Das Präsidium der Deutschen Fußball Liga werde sich aber intensiv mit den Handlungsempfehlungen beschäftigen und prüfen, welche der vorgeschlagenen Maßnahmen kurz-, mittel- und langfristig umgesetzt werden sollten. Die finale Entscheidung darüber obliegt den 36 Erst- und Zweitligisten.
Kurzfristig genieße für die Vereine das Überleben in der Corona-Krise höchste Priorität. "Die wirtschaftliche Stabilität in dieser außergewöhnlichen Phase ist von besonderer Bedeutung. Das Thema hat jeder Verein und die DFL auf dem Schirm", sagte Seifert. "Wir werden uns sehr intensiv damit beschäftigen."

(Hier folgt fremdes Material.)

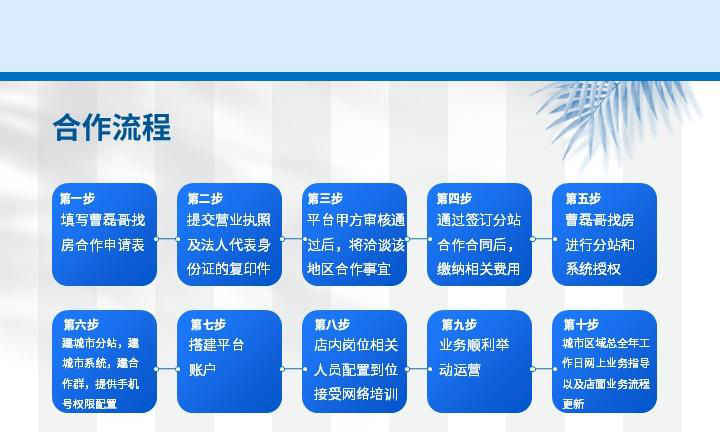 合作流程

第一步
填写曹磊哥找房合作申请表

第二步
提交营业执照及法人代表身份证的复印件

第三步
平台甲方审核通过后，将洽谈该地区合作事宜

第四步
通过签订分站合作合同后，缴纳相关费用

第五步
曹磊哥找房进行分站和系统授权

第六步
建城市分站，建城市系统，建合作群，提供手机号权限配置

第七步
搭建平台账户

第八步
店内岗位相关人员配置到位接受网络培训

第九步
业务顺利举动运营

第十步
城市区域总全年工作日网上业务指导以及店面业务流程更新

Fest steht auch: Der interdisziplinäre Dialog soll in jedem Fall fortgeführt werden. "Wir verstehen den zusammenfassenden Ergebnisbericht nicht als Ende des Austauschs", sagte Seifert, "sondern als Auftakt eines kontinuierlichen Prozesses der Kommunikation mit elementaren Anspruchsgruppen des Profifußballs." Dafür warb auch Bundesligaprofi Andreas Luthe vom 1. FC Union Berlin: "Wir haben den Scheinwerfer auf gewisse Themen ausgerichtet. Wichtig, ist, dass es jetzt weitergeht."
DFL-Geschäftsführer Seifert sprach sich zudem für eine Diskussion über Gehaltsobergrenzen im europäischen Fußball aus. "Das ist echt ein dickes Brett. Es würde sich aber lohnen, darüber nachzudenken. Der gesamte europäische Fußball wird aus dieser Krise massiv wirtschaftlich angeschlagen hervorgehen", sagte er.
Die Frage sei völlig berechtigt, warum es nicht gelungen sei, "in einer boomenden Branche an der größten Ausgabeposition irgendwie eine Lösung zu erzielen, die mit europäischem Recht noch vereinbar wäre". Bei einer Salary Cap, einer in US-Sportarten schon länger üblichen Gehaltsobergrenze, könnten sich für Fußballprofis Einbußen bei den Gehältern ergeben. "Selbst mit einer Salary Cap würde man, glaub ich, immer noch recht gut verdienen", ordnete der Funktionär ein.
Kritisch sieht Seifert in diesen Zeiten Pläne für neue Wettbewerbe. "Wenn ich höre und sehe, welche Summen im Umlauf sind für eine vermeintliche Super League oder auch nicht - dann habe ich ehrlich gesagt nicht den Eindruck, dass das Denken insbesondere in den Fußball-Hochburgen wie Spanien und Italien schon angekommen ist, das muss man ganz klar so benennen", sagte der 51-Jährige. In Deutschland haben sich nach Seiferts Aussage der FC Bayern und Borussia Dortmund klar zur Bundesliga bekannt. "Dieses Bekenntnis werden sie in anderen Ländern vermeintlich suchen."